### Your goal
Exactly as written, return all the data, leaving its pictures behind.

### Data for review
+++
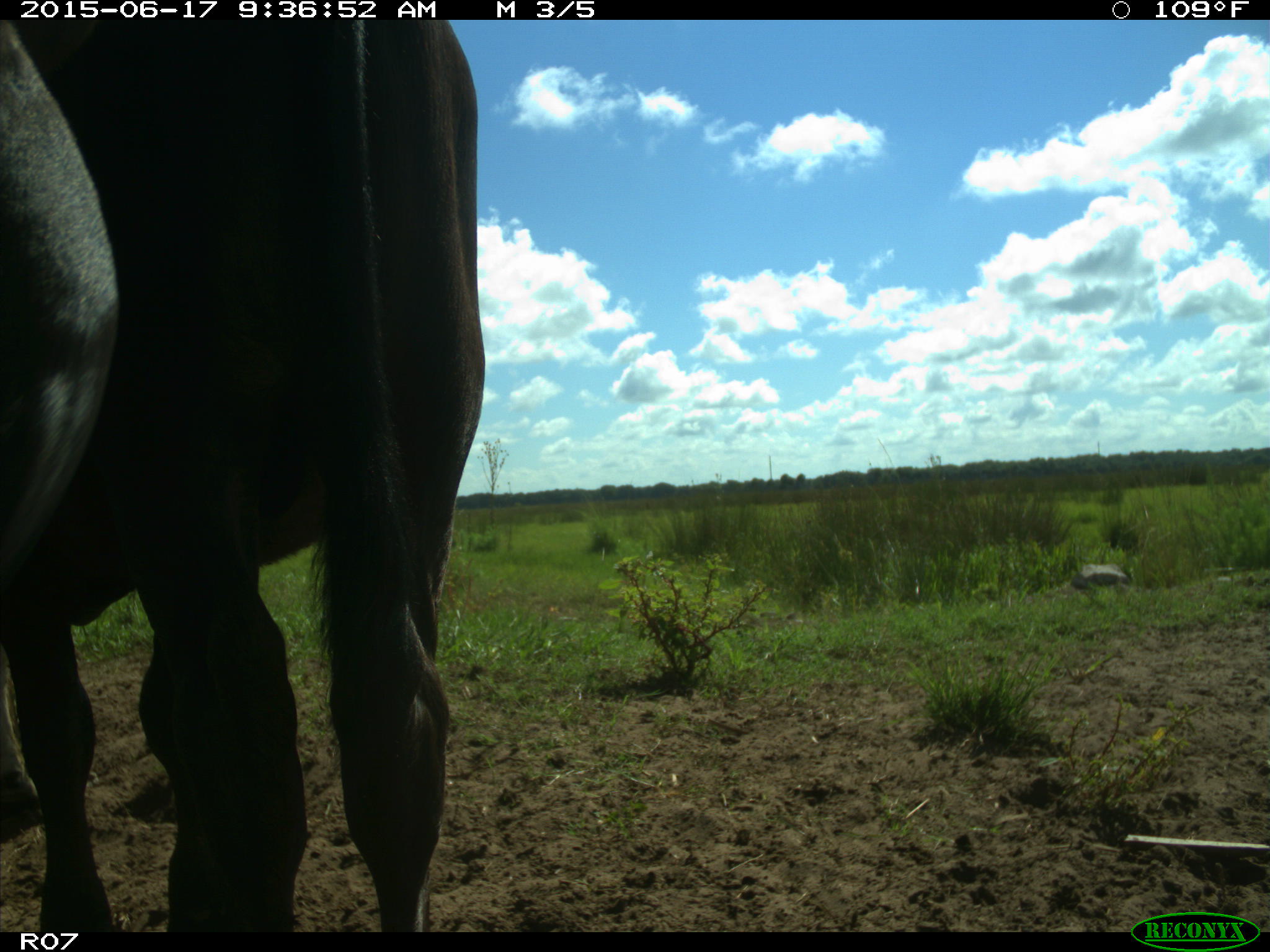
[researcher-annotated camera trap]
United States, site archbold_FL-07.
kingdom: Animalia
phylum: Chordata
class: Mammalia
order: Artiodactyla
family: Bovidae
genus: Bos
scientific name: Bos taurus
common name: domestic cow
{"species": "Bos taurus (domestic cow)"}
+++
### The completed task
[researcher-annotated camera trap]
United States, site archbold_FL-07.
kingdom: Animalia
phylum: Chordata
class: Mammalia
order: Artiodactyla
family: Bovidae
genus: Bos
scientific name: Bos taurus
common name: domestic cow
{"species": "Bos taurus (domestic cow)"}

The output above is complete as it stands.